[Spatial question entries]
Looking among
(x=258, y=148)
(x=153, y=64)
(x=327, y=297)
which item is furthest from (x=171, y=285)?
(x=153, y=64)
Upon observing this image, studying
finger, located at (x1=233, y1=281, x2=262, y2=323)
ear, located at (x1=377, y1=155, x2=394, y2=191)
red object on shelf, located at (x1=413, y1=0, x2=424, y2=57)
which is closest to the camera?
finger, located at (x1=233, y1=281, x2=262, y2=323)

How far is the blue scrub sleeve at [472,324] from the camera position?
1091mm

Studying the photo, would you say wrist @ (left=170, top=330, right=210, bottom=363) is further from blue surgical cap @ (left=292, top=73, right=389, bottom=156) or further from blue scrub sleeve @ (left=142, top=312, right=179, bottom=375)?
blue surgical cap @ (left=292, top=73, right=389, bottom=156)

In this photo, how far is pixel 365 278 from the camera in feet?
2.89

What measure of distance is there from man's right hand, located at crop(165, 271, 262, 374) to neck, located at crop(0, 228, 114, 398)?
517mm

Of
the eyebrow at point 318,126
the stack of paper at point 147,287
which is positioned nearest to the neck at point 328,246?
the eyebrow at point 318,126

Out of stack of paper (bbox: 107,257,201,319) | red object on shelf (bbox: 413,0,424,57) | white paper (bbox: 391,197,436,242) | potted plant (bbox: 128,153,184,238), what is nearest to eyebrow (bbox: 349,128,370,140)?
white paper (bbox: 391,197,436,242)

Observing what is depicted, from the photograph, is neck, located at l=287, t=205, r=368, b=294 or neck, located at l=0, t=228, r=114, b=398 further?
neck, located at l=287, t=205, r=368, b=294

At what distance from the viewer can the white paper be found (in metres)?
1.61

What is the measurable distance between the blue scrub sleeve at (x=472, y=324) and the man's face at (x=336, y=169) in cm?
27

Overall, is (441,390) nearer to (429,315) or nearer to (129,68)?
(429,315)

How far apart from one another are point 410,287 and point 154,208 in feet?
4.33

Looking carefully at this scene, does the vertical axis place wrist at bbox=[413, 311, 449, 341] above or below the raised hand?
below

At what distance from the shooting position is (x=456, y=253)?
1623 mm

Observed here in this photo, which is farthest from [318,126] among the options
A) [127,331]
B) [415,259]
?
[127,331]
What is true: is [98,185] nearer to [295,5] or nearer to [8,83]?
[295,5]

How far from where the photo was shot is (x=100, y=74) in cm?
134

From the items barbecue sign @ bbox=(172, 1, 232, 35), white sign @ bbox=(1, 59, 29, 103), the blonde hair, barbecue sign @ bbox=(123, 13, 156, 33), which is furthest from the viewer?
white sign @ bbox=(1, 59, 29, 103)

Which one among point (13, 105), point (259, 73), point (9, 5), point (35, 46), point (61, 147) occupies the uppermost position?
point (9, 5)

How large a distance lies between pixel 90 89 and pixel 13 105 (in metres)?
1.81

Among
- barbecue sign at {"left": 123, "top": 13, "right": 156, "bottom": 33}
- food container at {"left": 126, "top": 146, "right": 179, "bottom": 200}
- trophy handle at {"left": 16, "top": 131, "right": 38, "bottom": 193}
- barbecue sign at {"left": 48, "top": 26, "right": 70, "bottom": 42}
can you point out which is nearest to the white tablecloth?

▸ Stated problem
Print the items word for word, starting at the line that contains "From the items" and continuing through the last line of the items.

▸ Result below
From the items barbecue sign @ bbox=(172, 1, 232, 35), white sign @ bbox=(1, 59, 29, 103), the blonde hair, barbecue sign @ bbox=(123, 13, 156, 33), which is furthest from the viewer?
white sign @ bbox=(1, 59, 29, 103)

Which one among point (13, 105), point (259, 73), point (9, 5), point (35, 46), point (61, 147) occupies the uppermost position?
point (9, 5)

How large a distance lies between pixel 90 89 and pixel 13 105 (in metres)?
1.81

Among
- barbecue sign at {"left": 123, "top": 13, "right": 156, "bottom": 33}
- food container at {"left": 126, "top": 146, "right": 179, "bottom": 200}
- trophy handle at {"left": 16, "top": 131, "right": 38, "bottom": 193}
- barbecue sign at {"left": 48, "top": 26, "right": 70, "bottom": 42}
can you point out which is nearest to the white tablecloth?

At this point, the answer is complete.